Rows from a spatial reasoning dataset:
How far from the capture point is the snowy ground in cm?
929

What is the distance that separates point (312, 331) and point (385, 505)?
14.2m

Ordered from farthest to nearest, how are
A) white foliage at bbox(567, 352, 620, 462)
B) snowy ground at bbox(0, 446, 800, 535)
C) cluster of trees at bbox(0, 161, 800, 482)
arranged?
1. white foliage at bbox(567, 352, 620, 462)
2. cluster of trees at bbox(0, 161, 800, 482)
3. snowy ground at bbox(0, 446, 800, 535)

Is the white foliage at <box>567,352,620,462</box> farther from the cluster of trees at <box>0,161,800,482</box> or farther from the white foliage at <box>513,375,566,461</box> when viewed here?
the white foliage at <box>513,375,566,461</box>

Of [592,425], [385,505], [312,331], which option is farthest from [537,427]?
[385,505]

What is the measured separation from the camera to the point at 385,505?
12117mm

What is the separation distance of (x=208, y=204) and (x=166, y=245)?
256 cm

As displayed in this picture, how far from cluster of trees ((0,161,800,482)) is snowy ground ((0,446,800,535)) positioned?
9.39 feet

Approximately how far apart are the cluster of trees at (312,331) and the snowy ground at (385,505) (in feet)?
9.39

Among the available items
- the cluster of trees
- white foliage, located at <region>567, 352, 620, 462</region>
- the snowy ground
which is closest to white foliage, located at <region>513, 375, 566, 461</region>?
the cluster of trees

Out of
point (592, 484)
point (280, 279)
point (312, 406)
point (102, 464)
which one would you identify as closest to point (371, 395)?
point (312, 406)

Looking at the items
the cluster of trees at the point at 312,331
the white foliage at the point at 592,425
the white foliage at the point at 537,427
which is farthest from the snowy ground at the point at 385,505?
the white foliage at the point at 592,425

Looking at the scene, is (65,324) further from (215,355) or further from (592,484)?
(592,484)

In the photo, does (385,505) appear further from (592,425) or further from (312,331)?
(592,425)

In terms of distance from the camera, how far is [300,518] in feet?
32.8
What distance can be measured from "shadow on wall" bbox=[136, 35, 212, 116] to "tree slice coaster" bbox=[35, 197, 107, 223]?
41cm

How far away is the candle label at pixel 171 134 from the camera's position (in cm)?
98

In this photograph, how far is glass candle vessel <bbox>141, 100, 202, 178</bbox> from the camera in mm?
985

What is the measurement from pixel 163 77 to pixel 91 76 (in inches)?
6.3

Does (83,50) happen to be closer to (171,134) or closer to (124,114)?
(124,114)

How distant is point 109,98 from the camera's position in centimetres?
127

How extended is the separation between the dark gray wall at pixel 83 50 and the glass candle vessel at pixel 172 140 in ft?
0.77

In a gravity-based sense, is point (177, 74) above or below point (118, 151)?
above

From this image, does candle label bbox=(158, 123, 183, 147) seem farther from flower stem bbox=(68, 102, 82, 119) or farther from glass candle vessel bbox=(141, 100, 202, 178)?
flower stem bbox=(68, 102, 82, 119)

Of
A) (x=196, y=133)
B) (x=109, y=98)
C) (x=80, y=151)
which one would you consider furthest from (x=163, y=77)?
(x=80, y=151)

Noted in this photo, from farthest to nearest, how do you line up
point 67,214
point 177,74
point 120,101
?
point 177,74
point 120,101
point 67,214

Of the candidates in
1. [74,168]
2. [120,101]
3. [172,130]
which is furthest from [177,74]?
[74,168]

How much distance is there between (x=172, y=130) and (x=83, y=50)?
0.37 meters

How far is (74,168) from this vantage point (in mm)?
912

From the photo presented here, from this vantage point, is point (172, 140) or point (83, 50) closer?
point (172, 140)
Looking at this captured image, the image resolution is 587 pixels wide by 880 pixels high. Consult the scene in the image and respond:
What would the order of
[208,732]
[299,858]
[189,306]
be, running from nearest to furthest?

▶ Given request: Can you write out all of these lines again with "vantage point" changed to "viewpoint" throughout and nothing else altered?

▶ Solution for this exercise:
How far from the capture point is the snowy ground in cm?
929

What is the distance that separates point (312, 331) and point (385, 505)?
14.2m

Ordered from farthest to nearest, how are
A) white foliage at bbox(567, 352, 620, 462)
B) snowy ground at bbox(0, 446, 800, 535)
C) cluster of trees at bbox(0, 161, 800, 482)
arranged?
1. white foliage at bbox(567, 352, 620, 462)
2. cluster of trees at bbox(0, 161, 800, 482)
3. snowy ground at bbox(0, 446, 800, 535)

Is the white foliage at <box>567,352,620,462</box> farther from the cluster of trees at <box>0,161,800,482</box> or farther from the white foliage at <box>513,375,566,461</box> when viewed here?
the white foliage at <box>513,375,566,461</box>

Of [592,425], [385,505], [312,331], which option is farthest from [537,427]?
[385,505]

What is the measured separation from the camera to the point at 385,505?
12117mm

What is the separation distance of (x=208, y=204) and (x=166, y=245)?
256 cm

As displayed in this picture, how far from cluster of trees ((0,161,800,482)) is snowy ground ((0,446,800,535)) positioned?
9.39 feet

Approximately how far apart are the cluster of trees at (312,331) and the snowy ground at (385,505) (in feet)?
9.39

Among the available items
- the cluster of trees
- white foliage, located at <region>567, 352, 620, 462</region>
- the snowy ground
which is closest to white foliage, located at <region>513, 375, 566, 461</region>?
the cluster of trees

Out of
point (592, 484)
point (280, 279)
point (312, 406)
point (102, 464)
which one would you identify as closest to point (371, 395)?
point (312, 406)

Looking at the items
the cluster of trees at the point at 312,331
the white foliage at the point at 592,425
the white foliage at the point at 537,427
which is farthest from the snowy ground at the point at 385,505?
the white foliage at the point at 592,425

Looking at the scene, is (65,324) further from (215,355) or further from (592,484)?
(592,484)

In the photo, does (385,505) appear further from (592,425) or further from (312,331)?
(592,425)

In terms of distance from the camera, how far is [300,518] in feet?
32.8
What distance can be measured from "shadow on wall" bbox=[136, 35, 212, 116] to "tree slice coaster" bbox=[35, 197, 107, 223]?
41cm

How far away is the candle label at pixel 171 134 from the camera's position (in cm)?
98

In this photograph, how far is glass candle vessel <bbox>141, 100, 202, 178</bbox> from the camera in mm?
985

What is the measurement from pixel 163 77 to pixel 91 76 (in inches)?
6.3

Does (83,50) happen to be closer to (171,134) or closer to (124,114)?
(124,114)

How distant is point 109,98 from the camera's position in centimetres?
127

How extended is the separation between the dark gray wall at pixel 83 50 and the glass candle vessel at pixel 172 140 in ft?
0.77

In a gravity-based sense, is point (177, 74) above or below point (118, 151)?
above

From this image, does candle label bbox=(158, 123, 183, 147) seem farther from flower stem bbox=(68, 102, 82, 119) or farther from glass candle vessel bbox=(141, 100, 202, 178)?
flower stem bbox=(68, 102, 82, 119)

Of
A) (x=196, y=133)
B) (x=109, y=98)
C) (x=80, y=151)
which one would you consider furthest from (x=163, y=77)?
(x=80, y=151)

Noted in this photo, from farthest to nearest, how do you line up
point 67,214
point 177,74
point 120,101
?
point 177,74
point 120,101
point 67,214

Of the candidates in
1. [74,168]
2. [120,101]
3. [172,130]
which is furthest from [177,74]?
[74,168]

How much distance is there between (x=172, y=130) and (x=83, y=50)?
0.37 meters

How far is (74,168) from this viewpoint (in mm)?
912

From the photo presented here, from this viewpoint, is point (172, 140) or point (83, 50) closer?
point (172, 140)
Looking at this captured image, the image resolution is 587 pixels wide by 880 pixels high. Consult the scene in the image and respond:
What would the order of
[208,732]
[299,858]
[189,306]
be, running from nearest to furthest?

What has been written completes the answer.